You might want to read one of the PRs about that "down/up for each vlan" issue:





						240818 – igb(4) vlanhwfilter feature generate link UP/DOWN for each new vlan created
					






					bugs.freebsd.org
				



(there were several others back when this behaviour was introduced ~2018ish)

A patch (https://reviews.freebsd.org/D24659) has been merged (https://svnweb.freebsd.org/base?view=revision&revision=361053, https://svnweb.freebsd.org/base?view=revision&revision=360902), but at least on 13-RELEASE on my desktop with em and igb interfaces setting up a VLAN still always resets the interface as well as on several other machines (12.2 & 13.0) with em, igb and even ixgbe interfaces.

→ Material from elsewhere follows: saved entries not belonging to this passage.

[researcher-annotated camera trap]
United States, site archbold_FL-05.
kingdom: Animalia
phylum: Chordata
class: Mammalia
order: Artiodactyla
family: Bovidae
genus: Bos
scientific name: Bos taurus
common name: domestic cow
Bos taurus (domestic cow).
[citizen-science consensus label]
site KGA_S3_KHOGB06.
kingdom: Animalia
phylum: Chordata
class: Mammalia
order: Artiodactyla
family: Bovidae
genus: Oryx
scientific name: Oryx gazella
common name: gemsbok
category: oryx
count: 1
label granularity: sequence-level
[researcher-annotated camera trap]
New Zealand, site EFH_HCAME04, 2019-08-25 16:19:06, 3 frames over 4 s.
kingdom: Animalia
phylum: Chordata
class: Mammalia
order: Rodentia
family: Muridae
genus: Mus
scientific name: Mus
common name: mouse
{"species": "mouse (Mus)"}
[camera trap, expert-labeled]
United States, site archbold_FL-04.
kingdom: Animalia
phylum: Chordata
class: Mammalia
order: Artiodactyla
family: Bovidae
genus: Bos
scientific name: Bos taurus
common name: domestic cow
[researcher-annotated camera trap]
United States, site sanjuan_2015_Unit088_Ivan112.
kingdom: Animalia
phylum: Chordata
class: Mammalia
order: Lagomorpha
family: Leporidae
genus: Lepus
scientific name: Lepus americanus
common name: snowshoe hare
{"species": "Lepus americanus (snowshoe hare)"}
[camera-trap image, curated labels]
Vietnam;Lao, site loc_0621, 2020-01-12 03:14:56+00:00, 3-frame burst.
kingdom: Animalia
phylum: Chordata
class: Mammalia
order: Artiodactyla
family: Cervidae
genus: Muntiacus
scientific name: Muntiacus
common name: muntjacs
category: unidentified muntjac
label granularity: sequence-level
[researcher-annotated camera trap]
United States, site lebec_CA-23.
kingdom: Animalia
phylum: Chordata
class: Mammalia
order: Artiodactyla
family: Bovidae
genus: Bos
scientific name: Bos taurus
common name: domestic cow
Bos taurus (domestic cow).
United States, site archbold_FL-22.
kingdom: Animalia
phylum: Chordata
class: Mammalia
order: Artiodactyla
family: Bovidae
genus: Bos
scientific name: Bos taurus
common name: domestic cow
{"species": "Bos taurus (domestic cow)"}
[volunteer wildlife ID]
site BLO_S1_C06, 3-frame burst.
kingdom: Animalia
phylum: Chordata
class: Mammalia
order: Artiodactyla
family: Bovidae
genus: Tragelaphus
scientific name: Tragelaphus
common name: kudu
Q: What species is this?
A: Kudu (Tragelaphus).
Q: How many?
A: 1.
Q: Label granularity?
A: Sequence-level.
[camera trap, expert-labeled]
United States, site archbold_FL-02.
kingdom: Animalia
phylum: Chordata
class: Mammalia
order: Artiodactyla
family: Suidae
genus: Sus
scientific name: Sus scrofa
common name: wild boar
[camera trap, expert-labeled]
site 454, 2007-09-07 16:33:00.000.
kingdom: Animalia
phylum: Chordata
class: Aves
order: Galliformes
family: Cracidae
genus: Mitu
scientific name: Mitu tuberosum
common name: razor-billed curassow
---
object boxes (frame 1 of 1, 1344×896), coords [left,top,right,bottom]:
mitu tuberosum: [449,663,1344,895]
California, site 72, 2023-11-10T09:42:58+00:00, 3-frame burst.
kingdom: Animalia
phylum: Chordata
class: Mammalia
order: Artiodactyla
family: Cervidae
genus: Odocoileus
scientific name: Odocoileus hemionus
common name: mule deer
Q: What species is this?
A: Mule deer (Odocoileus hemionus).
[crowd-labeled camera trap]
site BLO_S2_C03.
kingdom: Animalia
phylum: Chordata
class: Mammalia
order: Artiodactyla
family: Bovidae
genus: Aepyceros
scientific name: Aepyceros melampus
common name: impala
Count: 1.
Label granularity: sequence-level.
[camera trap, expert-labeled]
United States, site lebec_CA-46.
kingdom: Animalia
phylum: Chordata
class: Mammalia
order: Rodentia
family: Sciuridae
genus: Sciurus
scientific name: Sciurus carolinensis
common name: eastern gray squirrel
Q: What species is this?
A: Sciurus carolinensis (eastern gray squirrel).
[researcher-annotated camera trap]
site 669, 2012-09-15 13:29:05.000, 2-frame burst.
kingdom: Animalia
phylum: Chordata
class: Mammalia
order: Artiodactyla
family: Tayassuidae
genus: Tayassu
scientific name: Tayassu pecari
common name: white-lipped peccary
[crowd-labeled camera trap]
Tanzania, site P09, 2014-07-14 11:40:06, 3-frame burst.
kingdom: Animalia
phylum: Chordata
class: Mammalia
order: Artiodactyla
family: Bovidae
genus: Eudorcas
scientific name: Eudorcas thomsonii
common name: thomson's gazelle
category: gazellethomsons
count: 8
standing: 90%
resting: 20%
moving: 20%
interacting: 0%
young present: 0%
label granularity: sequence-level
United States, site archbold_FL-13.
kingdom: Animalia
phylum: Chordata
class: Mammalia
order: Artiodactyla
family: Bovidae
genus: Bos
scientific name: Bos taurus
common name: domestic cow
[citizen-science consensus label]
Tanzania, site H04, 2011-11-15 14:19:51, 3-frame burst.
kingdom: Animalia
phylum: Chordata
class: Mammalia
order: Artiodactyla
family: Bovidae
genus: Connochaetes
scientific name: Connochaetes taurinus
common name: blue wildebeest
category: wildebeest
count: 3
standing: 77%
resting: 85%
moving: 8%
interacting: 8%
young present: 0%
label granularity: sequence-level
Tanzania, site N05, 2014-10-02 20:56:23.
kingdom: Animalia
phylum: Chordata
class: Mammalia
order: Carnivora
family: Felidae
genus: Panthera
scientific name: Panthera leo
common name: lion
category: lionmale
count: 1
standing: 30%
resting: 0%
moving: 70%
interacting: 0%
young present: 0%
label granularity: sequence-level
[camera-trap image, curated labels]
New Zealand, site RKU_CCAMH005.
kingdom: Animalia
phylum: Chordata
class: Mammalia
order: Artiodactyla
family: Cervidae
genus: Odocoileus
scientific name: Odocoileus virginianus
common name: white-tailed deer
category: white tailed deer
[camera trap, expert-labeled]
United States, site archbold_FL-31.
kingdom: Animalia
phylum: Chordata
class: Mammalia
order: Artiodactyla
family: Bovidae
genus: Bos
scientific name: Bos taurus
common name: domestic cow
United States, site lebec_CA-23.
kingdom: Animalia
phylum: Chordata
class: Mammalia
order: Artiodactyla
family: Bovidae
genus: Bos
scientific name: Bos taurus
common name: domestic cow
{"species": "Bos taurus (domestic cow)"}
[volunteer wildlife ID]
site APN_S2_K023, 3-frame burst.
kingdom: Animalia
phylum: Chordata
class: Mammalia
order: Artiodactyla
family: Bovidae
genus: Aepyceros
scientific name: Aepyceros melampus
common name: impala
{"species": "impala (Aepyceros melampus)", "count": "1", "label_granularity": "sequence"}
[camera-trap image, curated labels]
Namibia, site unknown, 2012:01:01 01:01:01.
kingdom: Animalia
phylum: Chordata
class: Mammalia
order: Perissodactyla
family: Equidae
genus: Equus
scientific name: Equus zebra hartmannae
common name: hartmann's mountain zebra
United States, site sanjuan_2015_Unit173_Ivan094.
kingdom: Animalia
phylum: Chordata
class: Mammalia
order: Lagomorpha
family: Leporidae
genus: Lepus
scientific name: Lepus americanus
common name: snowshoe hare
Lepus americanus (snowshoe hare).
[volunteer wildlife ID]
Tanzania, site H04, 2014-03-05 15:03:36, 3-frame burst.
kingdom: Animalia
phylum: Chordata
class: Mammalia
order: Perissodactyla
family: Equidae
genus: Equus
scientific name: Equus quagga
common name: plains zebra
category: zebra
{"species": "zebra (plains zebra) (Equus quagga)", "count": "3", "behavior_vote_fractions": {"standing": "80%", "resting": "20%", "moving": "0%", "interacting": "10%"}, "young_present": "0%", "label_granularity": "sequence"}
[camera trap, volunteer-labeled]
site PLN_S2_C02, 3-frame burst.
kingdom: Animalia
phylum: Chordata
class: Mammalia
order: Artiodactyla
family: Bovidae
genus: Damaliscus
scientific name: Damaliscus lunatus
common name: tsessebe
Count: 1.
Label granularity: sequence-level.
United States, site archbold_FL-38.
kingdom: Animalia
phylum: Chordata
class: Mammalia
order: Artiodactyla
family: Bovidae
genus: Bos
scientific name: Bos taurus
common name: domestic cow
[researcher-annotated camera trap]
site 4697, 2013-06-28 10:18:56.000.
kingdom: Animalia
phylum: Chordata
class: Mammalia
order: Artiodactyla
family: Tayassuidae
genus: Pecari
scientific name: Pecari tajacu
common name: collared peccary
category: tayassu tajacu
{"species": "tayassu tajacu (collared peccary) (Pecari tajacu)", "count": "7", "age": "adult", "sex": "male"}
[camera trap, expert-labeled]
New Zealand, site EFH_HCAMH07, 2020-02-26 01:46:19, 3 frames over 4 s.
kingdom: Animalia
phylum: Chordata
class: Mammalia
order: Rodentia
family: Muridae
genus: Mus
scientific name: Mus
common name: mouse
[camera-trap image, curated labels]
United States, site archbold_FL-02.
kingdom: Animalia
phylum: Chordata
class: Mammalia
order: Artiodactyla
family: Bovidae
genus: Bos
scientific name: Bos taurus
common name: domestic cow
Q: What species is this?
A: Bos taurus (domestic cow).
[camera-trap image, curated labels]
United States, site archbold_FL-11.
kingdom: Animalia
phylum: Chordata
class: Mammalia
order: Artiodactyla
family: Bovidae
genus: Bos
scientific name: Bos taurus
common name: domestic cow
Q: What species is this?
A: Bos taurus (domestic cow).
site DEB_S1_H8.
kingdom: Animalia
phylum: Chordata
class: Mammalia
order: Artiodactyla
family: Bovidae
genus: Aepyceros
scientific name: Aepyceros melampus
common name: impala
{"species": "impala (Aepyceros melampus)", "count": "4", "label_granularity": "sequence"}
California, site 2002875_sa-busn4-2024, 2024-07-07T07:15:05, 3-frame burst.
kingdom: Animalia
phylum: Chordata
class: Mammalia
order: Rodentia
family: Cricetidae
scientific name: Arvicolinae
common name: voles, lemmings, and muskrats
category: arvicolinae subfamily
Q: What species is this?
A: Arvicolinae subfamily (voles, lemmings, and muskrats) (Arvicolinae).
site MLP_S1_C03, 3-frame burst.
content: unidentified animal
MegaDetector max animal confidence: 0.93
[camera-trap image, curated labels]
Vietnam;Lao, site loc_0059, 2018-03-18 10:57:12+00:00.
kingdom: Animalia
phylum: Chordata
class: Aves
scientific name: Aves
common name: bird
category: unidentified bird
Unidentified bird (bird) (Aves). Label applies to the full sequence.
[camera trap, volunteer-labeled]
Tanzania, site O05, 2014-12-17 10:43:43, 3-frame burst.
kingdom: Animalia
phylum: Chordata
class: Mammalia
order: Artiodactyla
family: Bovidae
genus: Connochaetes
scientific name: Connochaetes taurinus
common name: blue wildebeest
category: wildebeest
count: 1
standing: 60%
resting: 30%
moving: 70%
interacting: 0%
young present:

I also encountered that (mis)behaviour and had to work around this issue: on our storage hosts we only change the vlan config during maintenance windows. for our routers and gateways this behaviour was just completely inacceptable and we switched them all to OpenBSD (which brought some other benefits like rdomains and latest OpenBGPd).
So even if this might not be the preferred answer in this forum, you might want to try OpenBSD for that project, even if 'just' running on bhyve (which works great - we have ~10 OBSD VMs running on bhyve in our infrastructure).


----------